Second-quarter revenue is forecast at $8.55 billion, down 8.2% sequentially but 7% higher year over year. Adjusted EPS are expected to come in at $1.40, down 10.4% sequentially and by 18.6% year over year. For the full 2023 fiscal year ending in February, CarMax is expected to report EPS of $5.48, down 20.2%, on sales of $33.66 billion, up 5.5%.
CarMax stock trades at 14.6 times expected 2023 EPS, 13.6 times estimated 2024 earnings of $6.52 and 11.3 times estimated 2025 earnings of $7.10 per share. CarMax’s 52-week range is $76.00 to $155.98. CarMax does not pay a dividend, and total shareholder return over the past 12 months is negative 44.6%.
Over the past 12 months, retail drugstore operator Rite Aid Corp. (NYSE: RAD) has seen its share price plummet by almost 56%. The stock last traded above the break-even line in early January. The stock got a temporary boost in mid-August on chatter that the company might be a takeover target, but it was just chatter.

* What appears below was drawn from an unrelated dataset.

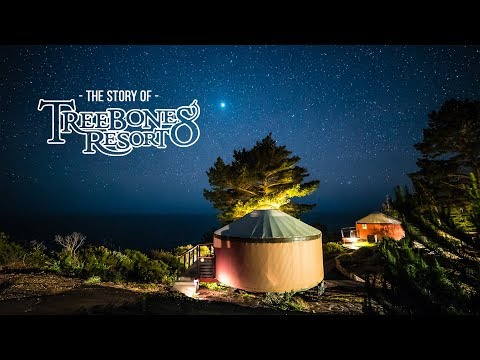 The Story of Treebones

Rite Aid’s wholly owned pharmacy benefits management business, Elixir, is driving growth but also driving up costs. For a struggling company with about $6.1 billion in net debt and a market cap one-sixth of that, higher costs are not what investors want to see.
Just three analysts pay attention to the shares, and none rates the stock above a Sell. At a price of around $6.50 a share, the upside potential based on a median price target of $7.00 is 7.7%. Upside potential based on a high price target of $8.00 is 23.1%.
Second-quarter revenue is expected to come in at $5.86 billion, down 2.5% sequentially and 4.1% lower year over year. The adjusted loss per share is forecast at $0.46, compared to a loss per share of $0.60 in the prior quarter and a loss per share of $0.41 in the second quarter of last year. For the full 2023 fiscal year ending in February, Rite Aid is expected to post a loss per share of $1.21 compared to last year’s loss of $1.51. Revenue is expected to drop by 3.3% to $23.75 billion.
Rite Aid is also not expected to post a profit in 2023, 2024 or 2025. The company’s enterprise value to sales multiple for each of the three fiscal years is 0.3. The stock’s 52-week range is $4.68 to $15.65. Rite Aid does not pay a dividend. Total shareholder return for the past year was negative 55.8%.